General identifiability of the integral equation for nonlinear systems
Two questions remain:
The problem can be interpreted as a multidimensional integral equation with an unknown difference kernel. If we let $P_v$ be the difference kernel, we could apply the Fourier transform to $P_v$ and $P_x$ to find $P_f$ (Polyanin, A.D. and Manzhirov, A.V., 2008. Handbook of integral equations. CRC press, p. 586).

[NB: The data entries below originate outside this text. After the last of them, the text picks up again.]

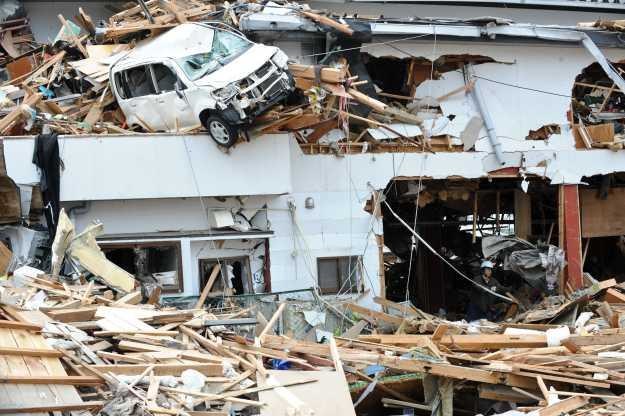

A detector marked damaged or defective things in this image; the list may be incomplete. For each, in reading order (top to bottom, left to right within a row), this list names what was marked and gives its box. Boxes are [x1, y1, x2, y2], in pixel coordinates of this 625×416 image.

shattered window [174, 29, 250, 80]
shattered window [123, 65, 154, 97]
shattered window [152, 63, 179, 93]
crushed white suv [109, 22, 292, 147]
shattered window [316, 255, 360, 294]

Unfortunately the problem here is not as straightforward. Instead of knowing a kernel, we have two unknown multidimensional distributions, on which significant dimension and independence restrictions are imposed. In a linear system I have provided an example for identifiability. I conjecture that just like in linear systems the dimension of $a$ ($d_a$) plays a key role in their nonlinear counterpart. It would be fantastic to hear the opinion on nonlinear identifiability from an expert in integral equations.
Summary
In general, $P_f$ and $P_v$ do not have to be unique. In linear systems $P_f$ and $P_v$ are uniquely identified if the dimension of $a$, $d_a$ is sufficiently small. In nonlinear systems we need to solve an atypical integral equation where instead of a known kernel dimension and independence restrictions are imposed on two unknown multidimensional distributions. I do not know the implications for identifiability $P_f$ and $P_v$ in a nonlinear system, but conjecture that the dimension of $a$, $d_a$, again plays a crucial role.